Records contained in a dataset
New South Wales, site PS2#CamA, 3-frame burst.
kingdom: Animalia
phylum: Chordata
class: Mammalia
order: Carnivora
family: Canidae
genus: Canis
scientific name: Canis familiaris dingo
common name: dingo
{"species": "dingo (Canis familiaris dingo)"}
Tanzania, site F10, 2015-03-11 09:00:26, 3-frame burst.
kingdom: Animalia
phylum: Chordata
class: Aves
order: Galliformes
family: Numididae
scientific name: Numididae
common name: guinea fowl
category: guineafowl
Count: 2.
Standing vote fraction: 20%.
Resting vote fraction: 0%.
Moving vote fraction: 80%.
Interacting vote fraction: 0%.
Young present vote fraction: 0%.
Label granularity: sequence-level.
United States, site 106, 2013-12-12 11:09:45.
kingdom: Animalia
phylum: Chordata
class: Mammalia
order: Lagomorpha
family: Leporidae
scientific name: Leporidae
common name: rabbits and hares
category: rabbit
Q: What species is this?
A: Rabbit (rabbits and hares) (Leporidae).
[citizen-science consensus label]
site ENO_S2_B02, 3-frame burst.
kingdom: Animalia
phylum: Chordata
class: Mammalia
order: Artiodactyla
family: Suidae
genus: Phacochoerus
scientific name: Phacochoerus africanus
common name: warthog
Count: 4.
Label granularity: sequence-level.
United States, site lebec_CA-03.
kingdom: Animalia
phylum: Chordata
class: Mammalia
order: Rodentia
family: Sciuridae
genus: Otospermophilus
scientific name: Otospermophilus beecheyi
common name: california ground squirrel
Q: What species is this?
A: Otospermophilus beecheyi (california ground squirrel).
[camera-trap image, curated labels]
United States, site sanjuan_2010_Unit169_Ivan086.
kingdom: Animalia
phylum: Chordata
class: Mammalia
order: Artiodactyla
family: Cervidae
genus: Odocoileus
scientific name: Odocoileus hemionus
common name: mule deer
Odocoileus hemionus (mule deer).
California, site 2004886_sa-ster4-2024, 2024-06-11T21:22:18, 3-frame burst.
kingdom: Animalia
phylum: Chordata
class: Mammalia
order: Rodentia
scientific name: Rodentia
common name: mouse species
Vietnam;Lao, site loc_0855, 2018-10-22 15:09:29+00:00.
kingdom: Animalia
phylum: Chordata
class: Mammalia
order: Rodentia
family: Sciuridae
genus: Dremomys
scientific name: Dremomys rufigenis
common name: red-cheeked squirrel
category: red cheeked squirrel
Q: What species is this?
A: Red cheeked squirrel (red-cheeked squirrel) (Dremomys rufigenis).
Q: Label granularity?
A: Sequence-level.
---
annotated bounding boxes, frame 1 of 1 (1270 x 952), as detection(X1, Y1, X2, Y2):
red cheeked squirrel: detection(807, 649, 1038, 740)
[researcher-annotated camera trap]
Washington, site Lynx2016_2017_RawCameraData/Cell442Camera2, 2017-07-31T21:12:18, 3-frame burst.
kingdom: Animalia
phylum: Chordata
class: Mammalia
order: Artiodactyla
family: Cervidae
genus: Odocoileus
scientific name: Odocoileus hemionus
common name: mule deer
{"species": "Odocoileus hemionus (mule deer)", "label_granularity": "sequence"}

PROBLEM DETAILS
Print every line of the records exactly. Omit nothing.

WRITTEN RESPONSE
New South Wales, site PS2#CamA, 3-frame burst.
kingdom: Animalia
phylum: Chordata
class: Mammalia
order: Carnivora
family: Canidae
genus: Canis
scientific name: Canis familiaris dingo
common name: dingo
{"species": "dingo (Canis familiaris dingo)"}
Tanzania, site F10, 2015-03-11 09:00:26, 3-frame burst.
kingdom: Animalia
phylum: Chordata
class: Aves
order: Galliformes
family: Numididae
scientific name: Numididae
common name: guinea fowl
category: guineafowl
Count: 2.
Standing vote fraction: 20%.
Resting vote fraction: 0%.
Moving vote fraction: 80%.
Interacting vote fraction: 0%.
Young present vote fraction: 0%.
Label granularity: sequence-level.
United States, site 106, 2013-12-12 11:09:45.
kingdom: Animalia
phylum: Chordata
class: Mammalia
order: Lagomorpha
family: Leporidae
scientific name: Leporidae
common name: rabbits and hares
category: rabbit
Q: What species is this?
A: Rabbit (rabbits and hares) (Leporidae).
[citizen-science consensus label]
site ENO_S2_B02, 3-frame burst.
kingdom: Animalia
phylum: Chordata
class: Mammalia
order: Artiodactyla
family: Suidae
genus: Phacochoerus
scientific name: Phacochoerus africanus
common name: warthog
Count: 4.
Label granularity: sequence-level.
United States, site lebec_CA-03.
kingdom: Animalia
phylum: Chordata
class: Mammalia
order: Rodentia
family: Sciuridae
genus: Otospermophilus
scientific name: Otospermophilus beecheyi
common name: california ground squirrel
Q: What species is this?
A: Otospermophilus beecheyi (california ground squirrel).
[camera-trap image, curated labels]
United States, site sanjuan_2010_Unit169_Ivan086.
kingdom: Animalia
phylum: Chordata
class: Mammalia
order: Artiodactyla
family: Cervidae
genus: Odocoileus
scientific name: Odocoileus hemionus
common name: mule deer
Odocoileus hemionus (mule deer).
California, site 2004886_sa-ster4-2024, 2024-06-11T21:22:18, 3-frame burst.
kingdom: Animalia
phylum: Chordata
class: Mammalia
order: Rodentia
scientific name: Rodentia
common name: mouse species
Vietnam;Lao, site loc_0855, 2018-10-22 15:09:29+00:00.
kingdom: Animalia
phylum: Chordata
class: Mammalia
order: Rodentia
family: Sciuridae
genus: Dremomys
scientific name: Dremomys rufigenis
common name: red-cheeked squirrel
category: red cheeked squirrel
Q: What species is this?
A: Red cheeked squirrel (red-cheeked squirrel) (Dremomys rufigenis).
Q: Label granularity?
A: Sequence-level.
---
annotated bounding boxes, frame 1 of 1 (1270 x 952), as detection(X1, Y1, X2, Y2):
red cheeked squirrel: detection(807, 649, 1038, 740)
[researcher-annotated camera trap]
Washington, site Lynx2016_2017_RawCameraData/Cell442Camera2, 2017-07-31T21:12:18, 3-frame burst.
kingdom: Animalia
phylum: Chordata
class: Mammalia
order: Artiodactyla
family: Cervidae
genus: Odocoileus
scientific name: Odocoileus hemionus
common name: mule deer
{"species": "Odocoileus hemionus (mule deer)", "label_granularity": "sequence"}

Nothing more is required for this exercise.